# Making Data Analysis Interesting: Online Econometrics, Day 4

In our first intensive week of Econometrics and Data Analysis, we covered the basics of probability. My students can now model uncertain processes mathematically and use their models to answer questions. One prototypical example I teach is about an ATM machine. We assume a number of individuals make withdrawals in a given day and model the probabilities associated with the possible amounts of each withdrawal. We use the model to figure out how much money the bank should put in the machine at the beginning of the day such that it is pretty unlikely that it will run out. We also talk about the weaknesses of the model and how we might extend it to allow for an uncertain number of customers.

Now that we have the basics of probability down, it’s time to start analyzing data. I find this incredibly exciting and empowering. This is when we learn to estimate the parameters of the models we talk about in the first week instead of just taking them as given. If you have questions about how the real world works (and who doesn’t?), here is where you start getting real answers.

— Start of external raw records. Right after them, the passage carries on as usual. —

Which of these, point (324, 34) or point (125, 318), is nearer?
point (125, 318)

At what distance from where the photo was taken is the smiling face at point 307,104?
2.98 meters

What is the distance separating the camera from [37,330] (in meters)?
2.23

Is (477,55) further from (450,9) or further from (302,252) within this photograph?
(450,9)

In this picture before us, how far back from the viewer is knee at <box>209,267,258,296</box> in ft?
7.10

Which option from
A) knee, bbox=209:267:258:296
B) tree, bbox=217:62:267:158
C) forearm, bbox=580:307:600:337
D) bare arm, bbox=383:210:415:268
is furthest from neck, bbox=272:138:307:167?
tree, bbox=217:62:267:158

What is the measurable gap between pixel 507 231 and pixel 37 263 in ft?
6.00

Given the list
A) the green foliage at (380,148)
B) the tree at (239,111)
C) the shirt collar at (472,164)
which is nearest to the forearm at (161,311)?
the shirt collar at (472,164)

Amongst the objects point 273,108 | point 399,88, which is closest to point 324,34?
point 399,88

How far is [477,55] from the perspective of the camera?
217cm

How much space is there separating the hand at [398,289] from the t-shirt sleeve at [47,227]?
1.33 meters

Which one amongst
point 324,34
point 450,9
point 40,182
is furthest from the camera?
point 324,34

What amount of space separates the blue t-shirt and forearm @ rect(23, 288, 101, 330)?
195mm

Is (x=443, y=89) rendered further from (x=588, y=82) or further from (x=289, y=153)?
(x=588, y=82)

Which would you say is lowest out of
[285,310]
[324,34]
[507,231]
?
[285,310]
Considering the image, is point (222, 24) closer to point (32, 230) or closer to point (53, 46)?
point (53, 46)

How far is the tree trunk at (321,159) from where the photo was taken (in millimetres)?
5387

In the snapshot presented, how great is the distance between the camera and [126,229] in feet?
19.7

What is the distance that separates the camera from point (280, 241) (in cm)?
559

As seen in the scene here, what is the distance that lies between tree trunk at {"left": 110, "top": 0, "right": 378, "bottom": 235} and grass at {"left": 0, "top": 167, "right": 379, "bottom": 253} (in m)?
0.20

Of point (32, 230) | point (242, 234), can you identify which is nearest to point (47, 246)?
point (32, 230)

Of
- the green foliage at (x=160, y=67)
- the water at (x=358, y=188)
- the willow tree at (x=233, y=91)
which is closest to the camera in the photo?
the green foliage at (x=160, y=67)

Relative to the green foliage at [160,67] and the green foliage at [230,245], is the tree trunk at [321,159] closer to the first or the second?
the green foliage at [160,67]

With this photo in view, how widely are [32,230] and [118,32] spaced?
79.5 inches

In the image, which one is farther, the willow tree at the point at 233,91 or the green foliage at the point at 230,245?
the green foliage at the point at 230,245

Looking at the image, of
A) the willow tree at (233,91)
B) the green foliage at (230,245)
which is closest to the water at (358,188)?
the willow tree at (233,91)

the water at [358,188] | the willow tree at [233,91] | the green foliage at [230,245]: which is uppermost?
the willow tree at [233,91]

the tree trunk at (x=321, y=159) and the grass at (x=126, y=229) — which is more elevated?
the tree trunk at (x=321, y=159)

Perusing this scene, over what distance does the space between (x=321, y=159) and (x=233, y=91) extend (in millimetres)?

The strange thing is that many students come into classes on probability and statistics with the idea that it’s going to be boring. They are expecting tedious math and dumb examples. There are several concrete things you can do as an instructor to change these expectations.

1. Share your enthusiasm for analyzing data. I have found that two kinds of people teach statistical methods. The first group are people who actually analyze data for a living. They do it because they love figuring how to answer interesting questions and getting the answers. These people just need to be open about their enthusiasm and share their experiences in the trenches. The second group are people who develop new statistical methods for a living. They get excited about the math (which is great for them) and teach the class as a math class. This usually goes badly for the majority of the students who see statistics as a means to an end. I’m not saying the math isn’t important–it’s critical! I’m just saying most students need more than the beauty of the math as motivation.

2. Pose interesting questions first. Traditionally, statistics instructors start with a method, and then show how to apply it with a few fairly thread-bare examples. It’s much more effective to describe a rich scenario in which we need new tools to answer a question. I didn’t follow this advice on Monday and regretted it. I should have started the class with a discussion of the relationship between age and health and wealth. Then, as we walked through real data from the Health and Retirement Study, it would have been clear why we were there.

3. Empower students to actually do analysis. At the end of the term, I want my students to have two concrete skills. They should be able to read and critique other people’s basic empirical research, and they should be able to conduct their own. At a minimum, that means you have to show them how to compute descriptive statistics and simple linear regressions with Excel. Personally, I think it’s worth the extra effort to teach more powerful software (e.g., Stata) so they have room to grow after the class is over.

4. Use data they care about. Economics majors are a surprisingly diverse bunch. I try to work with data across the board so I have something for everyone. It skews a little to my tastes in labor and development, but we also look at aircraft leasing firms, innovation in healthcare, and the stock market.

5. Make them practice. Students should be analyzing data early and often, so they get comfortable with the methods and the software.

6. Be patient. Probability and statistics are layered–you start with simple concepts and quickly combine them and build on them. These connections become obvious when you have years of experience, but they take time to develop. Students will need to hear the same things more than once in different ways. You (or a teaching assistant) should allocate as much of your time as possible to listening and gently guiding students along.